Intercontinental Cup 2019: Coach Igor Stimac makes 'long-term' gains for India despite disappointing defeat to DPR Korea
India lost the Intercontinental Cup tie to DPR Korea by the margin of 2-5 but the match helped coach Igor Stimac to get a better idea of his side's strengths.
India took on DPR Korea in their second match of Intercontinental Cup 2019 with two different sets of goals – short-term and long-term.
New coach Igor Stimac has been quite trigger-happy as far as the changes are concerned in the starting line-up of the Indian side in all the competitive matches that the side has played under the new Croatian gaffer.
Twenty-eight changes had been made by Stimac including the starting line-up against the Korean side. There are no hidden agendas. For Stimac, the ultimate target is the upcoming World Cup qualifiers that begin in September this year, as he tries to find the perfect team and squad for more valuable matches.
Twenty-eight goals were conceded by the North Korean side in their last seven international games before they met India at the TransStadia Arena in Ahmedabad on Saturday. They lost the tournament opener against Syria by a margin of 2-5.
Last year, India defeated Kenya in the final of the same tournament and have the weight of being the defending champions on their shoulders. After losing the first match 2-4 against Tajikistan, they needed to win this one to make their way to the final a rosy path but it couldn’t be as they lost 2-5 on the night.
They are still not out of the tournament’s race. A win against Syria in the next game and a win for Tajikistan in the next match against Korea with desirable margins could still push India’s boat to the bank but that will be wishful thinking.
The gain from the match for India coach Stimac, however, doesn’t seem to be wishful thinking. After a horrible defensive performance against Tajikistan, the Indian side witnessed a host of changes; nine in total, including a clear shaving off the defense line. Amrinder Singh replaced Gurpreet Singh Sandhu in the goal while Jerry Lalrinzuala, Subhasish Bose, Sandesh Jhingan and Pritam Kotal started the match replacing Mandar Rao Dessai, Narender Gahlot, Adil Khan and Rahul Bheke.
The focus was clearly on sending a riper defensive back-line, however, the crucial decision to keep Anirudh Thapa, Sahal Abdul Samad, Udanta Singh and impressive Lallianzuala Chhangte on the bench clearly indicated that the aim still was the ‘long-term’.
If the first-half against Tajikistan was about Chhetri’s brilliance and India’s dominance as they took a 2-0 lead to the half-time before capitulating in the second half, the first 45 minutes against North Korea showed no mercy to the local fans.
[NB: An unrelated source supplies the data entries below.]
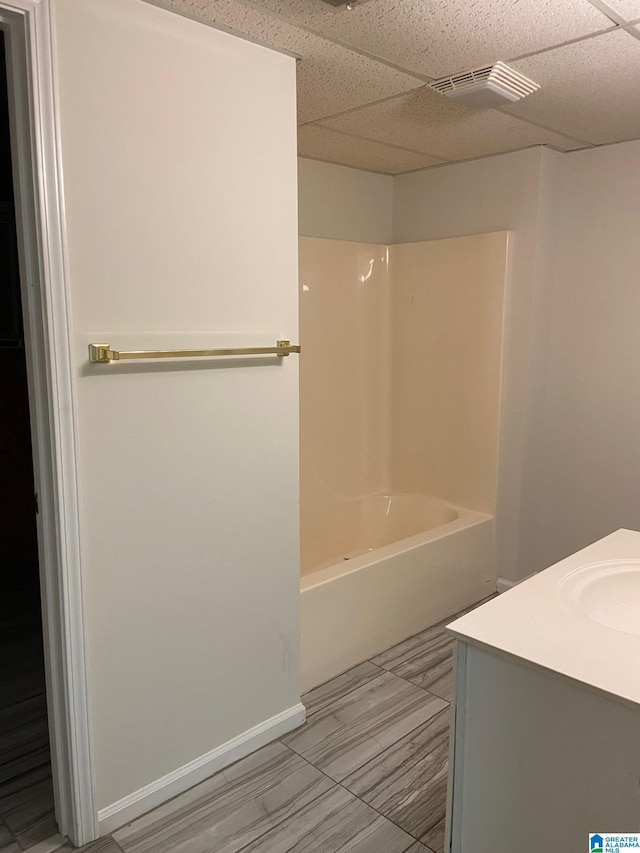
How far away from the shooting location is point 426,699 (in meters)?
2.47

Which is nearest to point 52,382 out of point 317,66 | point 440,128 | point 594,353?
point 317,66

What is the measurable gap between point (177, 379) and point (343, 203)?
1853 mm

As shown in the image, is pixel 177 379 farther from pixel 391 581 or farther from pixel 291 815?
pixel 391 581

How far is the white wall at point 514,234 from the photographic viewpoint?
10.1 ft

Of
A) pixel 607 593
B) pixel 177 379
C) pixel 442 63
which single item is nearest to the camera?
pixel 607 593

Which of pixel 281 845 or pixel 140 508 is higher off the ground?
pixel 140 508

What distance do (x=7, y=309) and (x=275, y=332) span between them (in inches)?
83.4

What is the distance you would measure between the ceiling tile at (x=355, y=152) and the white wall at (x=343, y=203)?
2.2 inches

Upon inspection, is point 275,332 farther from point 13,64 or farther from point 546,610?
point 546,610

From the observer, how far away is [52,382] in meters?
1.58

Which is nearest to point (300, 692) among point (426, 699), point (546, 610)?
point (426, 699)

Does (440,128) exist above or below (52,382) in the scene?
above

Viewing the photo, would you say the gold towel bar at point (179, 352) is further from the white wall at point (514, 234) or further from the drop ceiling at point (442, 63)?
the white wall at point (514, 234)

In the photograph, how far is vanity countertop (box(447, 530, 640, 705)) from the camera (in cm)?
127
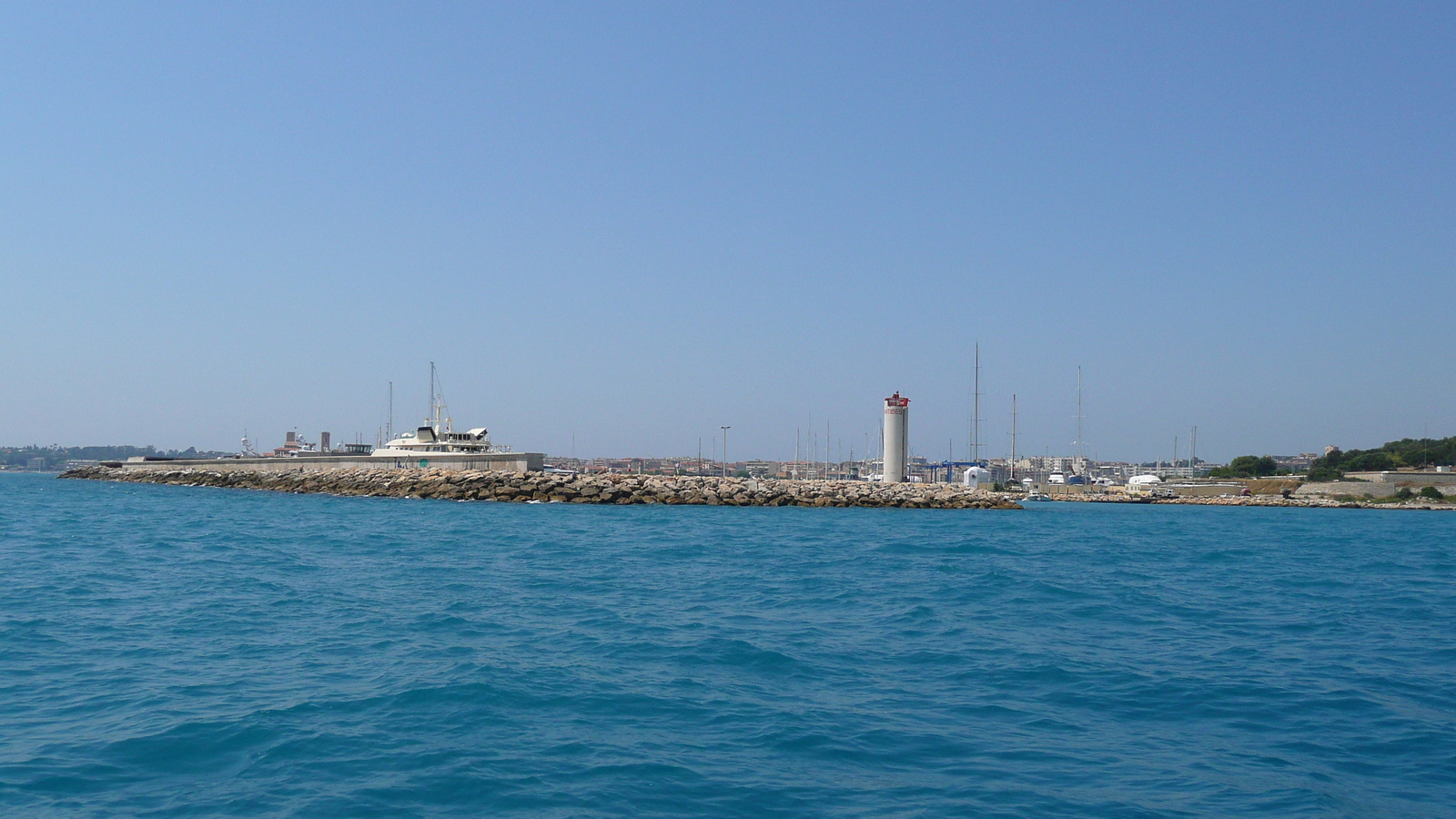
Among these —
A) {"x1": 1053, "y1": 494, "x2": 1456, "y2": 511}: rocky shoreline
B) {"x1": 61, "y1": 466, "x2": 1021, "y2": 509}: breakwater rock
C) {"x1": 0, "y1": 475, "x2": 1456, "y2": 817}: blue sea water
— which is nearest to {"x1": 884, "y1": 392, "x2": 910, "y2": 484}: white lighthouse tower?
{"x1": 61, "y1": 466, "x2": 1021, "y2": 509}: breakwater rock

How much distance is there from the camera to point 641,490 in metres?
48.8

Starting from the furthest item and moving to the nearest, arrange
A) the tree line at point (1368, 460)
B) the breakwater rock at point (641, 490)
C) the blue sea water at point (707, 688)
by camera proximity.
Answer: the tree line at point (1368, 460)
the breakwater rock at point (641, 490)
the blue sea water at point (707, 688)

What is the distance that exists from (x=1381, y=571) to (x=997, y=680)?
16.9m

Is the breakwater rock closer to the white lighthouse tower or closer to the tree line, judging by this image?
the white lighthouse tower

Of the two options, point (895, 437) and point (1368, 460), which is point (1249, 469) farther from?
point (895, 437)

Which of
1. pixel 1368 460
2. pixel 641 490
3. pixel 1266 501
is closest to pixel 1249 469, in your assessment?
pixel 1368 460

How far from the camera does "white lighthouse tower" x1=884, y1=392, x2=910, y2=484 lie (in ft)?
200

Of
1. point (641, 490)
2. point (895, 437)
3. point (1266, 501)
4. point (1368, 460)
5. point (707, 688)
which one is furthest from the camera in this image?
point (1368, 460)

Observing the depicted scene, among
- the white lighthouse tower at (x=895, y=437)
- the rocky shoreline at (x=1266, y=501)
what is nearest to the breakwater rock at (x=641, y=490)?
the white lighthouse tower at (x=895, y=437)

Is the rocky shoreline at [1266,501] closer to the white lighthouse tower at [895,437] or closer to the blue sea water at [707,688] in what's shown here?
the white lighthouse tower at [895,437]

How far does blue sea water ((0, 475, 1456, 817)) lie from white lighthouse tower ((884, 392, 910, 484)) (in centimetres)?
4034

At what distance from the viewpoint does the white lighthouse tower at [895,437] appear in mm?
61000

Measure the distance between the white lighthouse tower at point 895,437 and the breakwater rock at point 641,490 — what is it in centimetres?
556

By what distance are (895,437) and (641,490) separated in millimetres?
19650
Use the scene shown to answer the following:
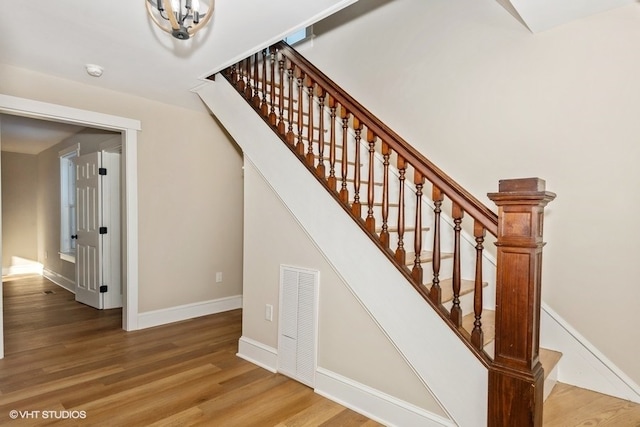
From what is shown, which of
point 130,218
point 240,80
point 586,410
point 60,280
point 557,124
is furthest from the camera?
point 60,280

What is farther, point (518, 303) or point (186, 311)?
point (186, 311)

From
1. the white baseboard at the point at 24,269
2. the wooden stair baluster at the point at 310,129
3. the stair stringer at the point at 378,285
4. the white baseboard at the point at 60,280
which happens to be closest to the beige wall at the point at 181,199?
the stair stringer at the point at 378,285

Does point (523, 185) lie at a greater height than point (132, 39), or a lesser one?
lesser

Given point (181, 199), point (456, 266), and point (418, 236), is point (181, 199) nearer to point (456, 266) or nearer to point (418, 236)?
point (418, 236)

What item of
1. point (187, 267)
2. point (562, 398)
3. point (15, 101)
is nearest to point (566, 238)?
point (562, 398)

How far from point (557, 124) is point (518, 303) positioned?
1.40 m

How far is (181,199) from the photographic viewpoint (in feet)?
13.3

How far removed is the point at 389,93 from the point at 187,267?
2.91m

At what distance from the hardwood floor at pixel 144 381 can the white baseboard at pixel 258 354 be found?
0.07 metres

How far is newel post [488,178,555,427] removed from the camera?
1529 millimetres

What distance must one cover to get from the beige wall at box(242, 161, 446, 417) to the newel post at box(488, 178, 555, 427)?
472 mm

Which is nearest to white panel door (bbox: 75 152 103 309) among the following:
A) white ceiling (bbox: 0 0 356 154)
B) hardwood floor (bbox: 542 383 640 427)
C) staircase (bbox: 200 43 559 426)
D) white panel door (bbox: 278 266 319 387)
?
white ceiling (bbox: 0 0 356 154)

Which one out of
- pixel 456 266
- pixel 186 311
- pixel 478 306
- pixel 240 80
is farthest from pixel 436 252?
pixel 186 311

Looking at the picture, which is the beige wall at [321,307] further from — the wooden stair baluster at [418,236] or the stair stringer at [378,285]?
the wooden stair baluster at [418,236]
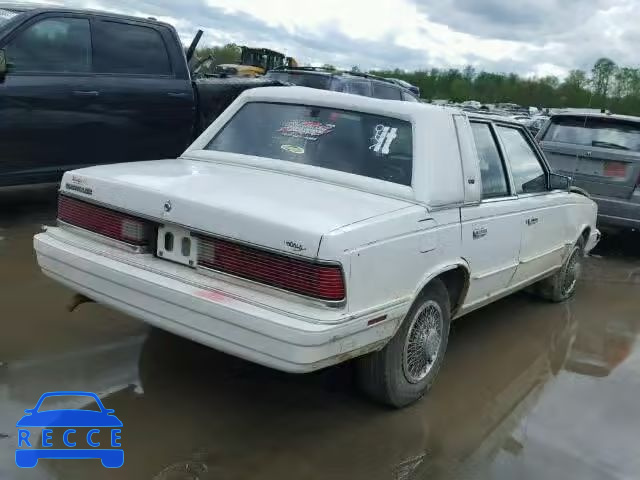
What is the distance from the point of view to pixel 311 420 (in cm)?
349

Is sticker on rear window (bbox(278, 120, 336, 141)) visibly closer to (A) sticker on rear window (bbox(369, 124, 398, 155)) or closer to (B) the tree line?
(A) sticker on rear window (bbox(369, 124, 398, 155))

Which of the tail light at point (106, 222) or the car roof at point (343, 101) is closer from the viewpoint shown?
the tail light at point (106, 222)

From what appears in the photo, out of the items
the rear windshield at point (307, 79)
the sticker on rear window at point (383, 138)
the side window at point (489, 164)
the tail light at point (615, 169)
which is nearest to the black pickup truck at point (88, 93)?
the sticker on rear window at point (383, 138)

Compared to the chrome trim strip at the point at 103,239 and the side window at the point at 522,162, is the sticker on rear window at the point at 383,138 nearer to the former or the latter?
the side window at the point at 522,162

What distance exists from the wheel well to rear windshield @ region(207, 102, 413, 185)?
2.12ft

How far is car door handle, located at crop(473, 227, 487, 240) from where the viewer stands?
12.9 feet

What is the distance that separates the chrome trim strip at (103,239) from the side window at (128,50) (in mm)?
3394

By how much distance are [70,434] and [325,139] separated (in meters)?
2.06

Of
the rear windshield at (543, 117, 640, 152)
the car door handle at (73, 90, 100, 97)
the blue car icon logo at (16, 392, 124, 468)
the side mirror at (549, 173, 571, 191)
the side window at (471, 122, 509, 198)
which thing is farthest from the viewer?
the rear windshield at (543, 117, 640, 152)

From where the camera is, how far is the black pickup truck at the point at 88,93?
20.1 feet

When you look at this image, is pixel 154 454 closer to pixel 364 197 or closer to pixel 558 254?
pixel 364 197

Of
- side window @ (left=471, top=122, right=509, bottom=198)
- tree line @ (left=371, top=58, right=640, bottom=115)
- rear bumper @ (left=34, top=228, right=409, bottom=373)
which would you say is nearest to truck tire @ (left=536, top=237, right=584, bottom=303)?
side window @ (left=471, top=122, right=509, bottom=198)

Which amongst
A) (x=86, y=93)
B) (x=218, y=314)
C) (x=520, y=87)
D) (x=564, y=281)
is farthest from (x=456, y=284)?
(x=520, y=87)

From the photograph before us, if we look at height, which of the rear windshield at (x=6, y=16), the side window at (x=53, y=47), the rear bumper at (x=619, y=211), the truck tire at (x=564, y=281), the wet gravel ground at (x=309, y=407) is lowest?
the wet gravel ground at (x=309, y=407)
The visiting side was 3-0 up at the midway break with captain Jong Il-gwan scoring two goals. The Koreans who are generally known for playing narrow formations took advantage of lack of pace on Indian flanks as they attacked with a high line defence and with the fullbacks creating pressure on the Indian midfield and defence.
Schoolboy errors from young Amarjit Singh Kiyam and others in and around India’s 18-yard box allowed Koreans to dictate terms. First goal of the match came from a set-piece as Jong converted a direct free-kick from outside the box. One goal led to numerous lapses of concentration on part of India defenders as Sim Hyon Jin cut past Sandesh Jinghan and sleeping Pritam Kotal to score the second.
Jong headed another one past ordinary-looking Amrinder to score the third goal of the first half before Jhingan was forcefully substituted for a hamstring issue. The defender did not start the last game with a minor niggle.
“I forced myself into the game and it was a wrong decision and I take full responsibility,” Jhingan said after the match.
Stimac finds ‘long-term’ solution
Despite the result, the second half showed a glimpse of things to come. Chhangte and Udanta, who replaced Brandon Fernandes and Manvir Singh, quickly lit up the atmosphere with their pace and darted runs.
With the new additions on the field, Chhetri was provided a new lease of life as he laid off a brilliant ball for Chhangte to pull things back for India with India's first goal.
Thapa and Sahal also made their way to the middle and soon India became a different proposition. They started pressing up higher and started creating more opportunities. The confidence rubbed off on other players as Rowling Borges, who was completely anonymous in the first half, started winning balls in the midfield.
Defensive errors did not leave India’s back, however, as they leaked two more in the second half. Individual errors and lack of focus in some way dominated India’s overall performance and the focus must stay on ironing out those faults.
However, there were a lot of positive for Blue Tigers from the match.
“In the second-half, we started taking responsibility, and created chances. We were dangerous in front of their goal. But it was difficult to keep shape, and go up and down continuously. But I'm proud of the way they played,” Stimac said after the match.
“Now, we know who we have got. What we have and what we don't have. And now we can make plans for future.”
India were a completely different side under former coach Stephen Constantine with direct approach ruling the roost over keeping ball possession and passing on the ball. The approach is different now under Stimac, the ideas are different.
He has made his changes and done his experiments. And now with the ‘long-term’ goals being sufficed, fans would now expect some good ‘short-term’ results.